The thing is, up and down the country, sets of football supporters shout "GAMBLE!" every week. Most notably, the West Ham fans have particularly been going for it, with (absurd, in my view) shouts for Pardew to leave, and for huge amounts of money to be spent. Similarly, the Derby fans last season didn't seem to get the idea of being broke, and the board appeared to have succumbed to the shout.

But at Vicarage Road, there were no such shouts. Perhaps we are the 'Sir Cliff Richard' of football support. Questions as to how to prioritise what little money is and will be available, perhaps. But no demand to spend money that we didn't have, and no demand that the manager be changed in the hope that we might stumble across a better option. Well, not from many people, anyway.

Yet it would appear that our board needs no encouragement in that direction.

We still live with the consequences of the last time our board (albeit consisting of largely different personnel) rolled the dice to decide our future. And here we are again. Oh, it's a very different sort of gamble; the 2005 equivalent of Ramon Vega (Harry Kewell?) will not be strutting into Vicarage Road in the summer. But getting rid of a proven good manager (because that's what he was - is) in favour of a rookie, with almost no experience of coaching senior professionals is one serious gamble.

It might work; you won't find me complaining if it does. But you won't find me congratulating the board either. Which may seem unreasonable; you may say, "Well, the board can't win, then". And no, they can't, not as far as I'm concerned. But they have put themselves in this position. Any good that does come out of this - much as I will enjoy it - is born of the sort of gamble that I do not want my club to be taking. We've been there. We've done that. We're still paying. The board don't know, any more than I do, whether or not the Boothroyd era will be a successful one.

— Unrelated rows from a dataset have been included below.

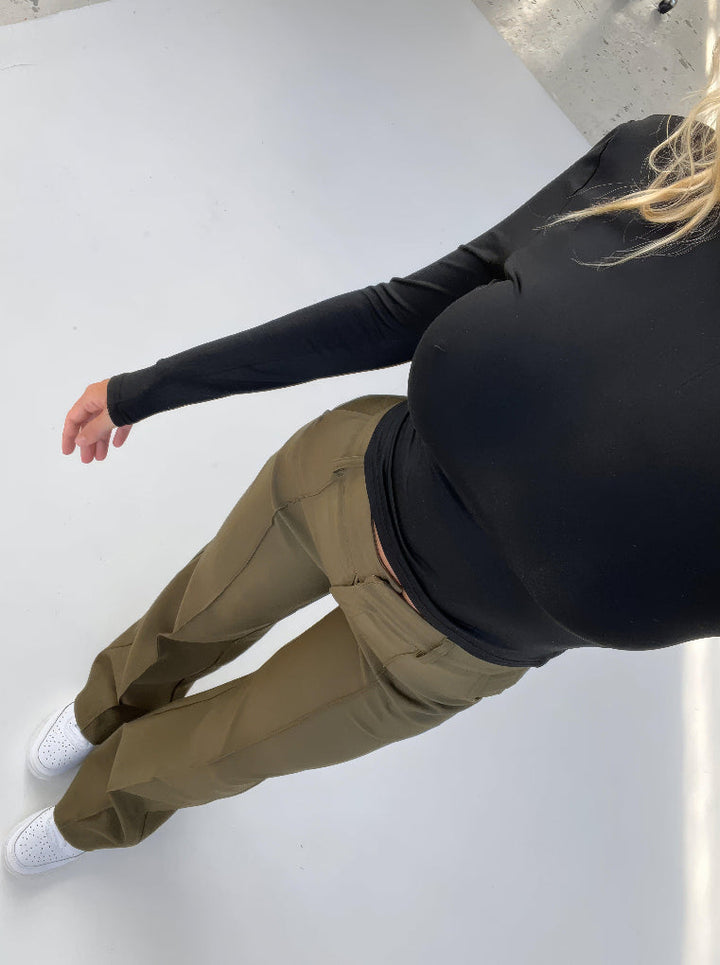 Pantalon large taille haute pour femme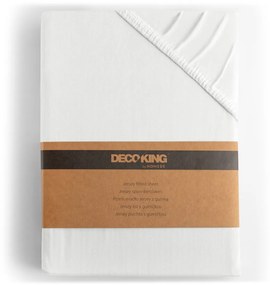 Bavlnené jersey prestieradlo s gumou DecoKing Amber biele
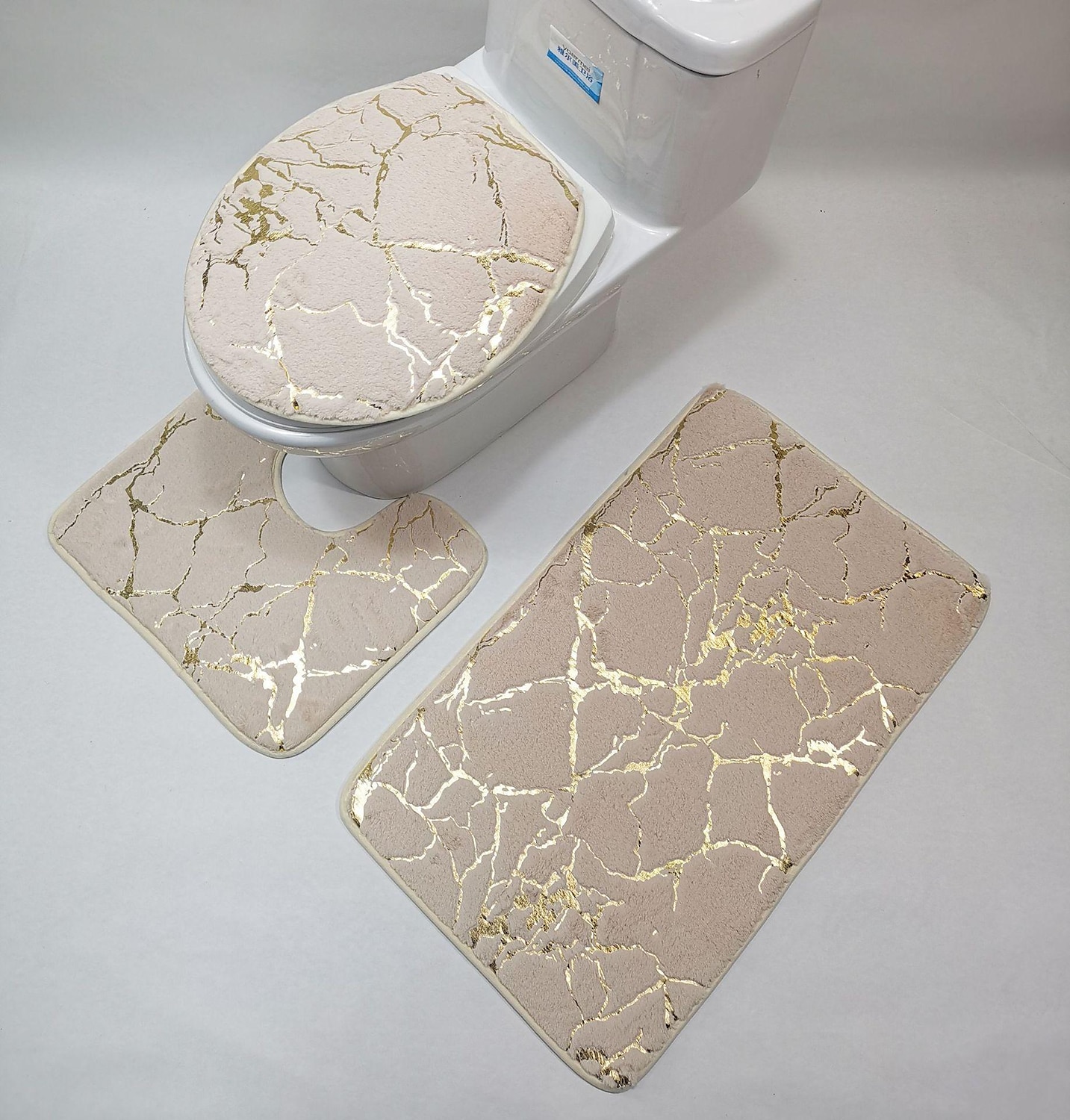 Black Marble Bath Mat Non-slip Bathroom Rugs Sets 3 Piece with Non-Slip Rug, Toilet Lid Cover and Bath Mat, Gold Bathroom Rugs and Mats Sets 2025 - $27.99 –P2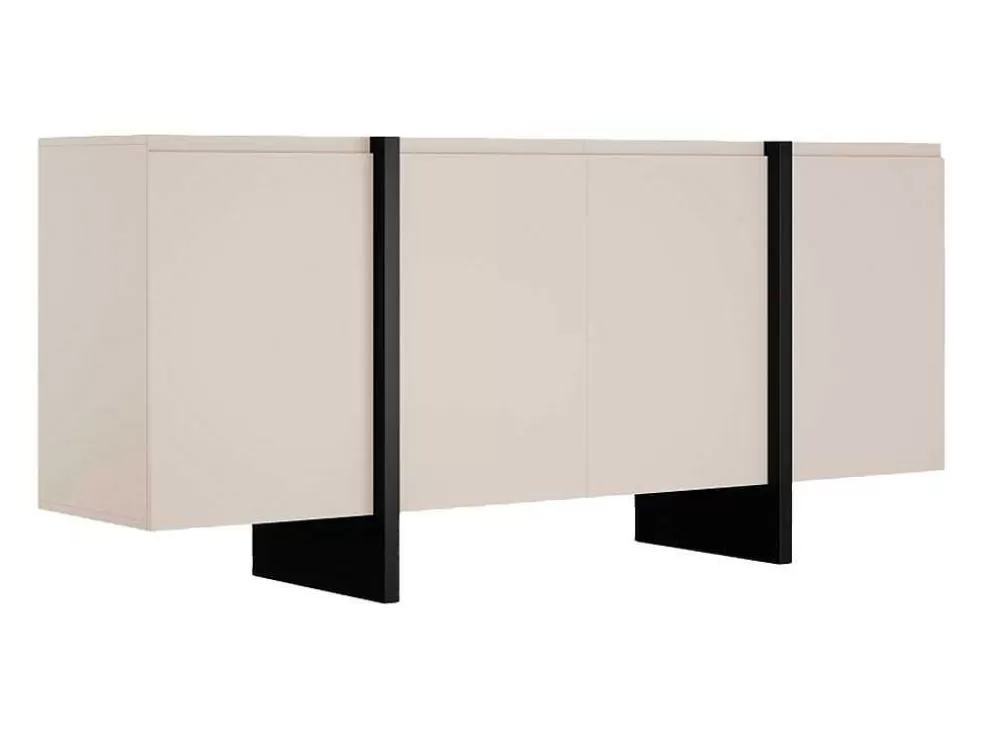 Online Buffetkast Met 4 Deuren Van Mdf - Beige En Zwart - Luvonia Buffetkast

Thus endeth Part 1 of what I wanted to say. Part 2 is a simple message.

That none of this is Adrian Boothroyd's fault. He did not sack Ray Lewington. He did not stand on our terraces shouting "GAMBLE!" He starts with a clean slate.

For, such is our predicament, we cannot afford the luxury of a period of resentment. Adrian Boothroyd and the players need to know that they have our total backing. He deserves to be judged, after a time, on what he has done with what he has been given. And I for one will be at Burnley and at Plymouth in full voice, giving our boys my total - and highly vocal - support.

But he needs to beware: at any point, our esteemed board could fall off the wagon. That urge will once again need to be satisfied. And no matter how well or badly things are going, the board will decide it's time to spin the roulette wheel once more.

And just a message for Graham Simpson et al. At the end of the season, when we've survived the drop, as I'm sure we will, and you are all slapping each other on the back, congratulating yourselves on a job well done, know this: I don't buy it. I didn't shout "GAMBLE!" But you bloody well did it anyway. It may pay off, it may not. But if you don't learn to shake this habit, it is going to end up costing me my club.

Graham Simpson said last week: "I'll be judged by this." Wrong. He already has been.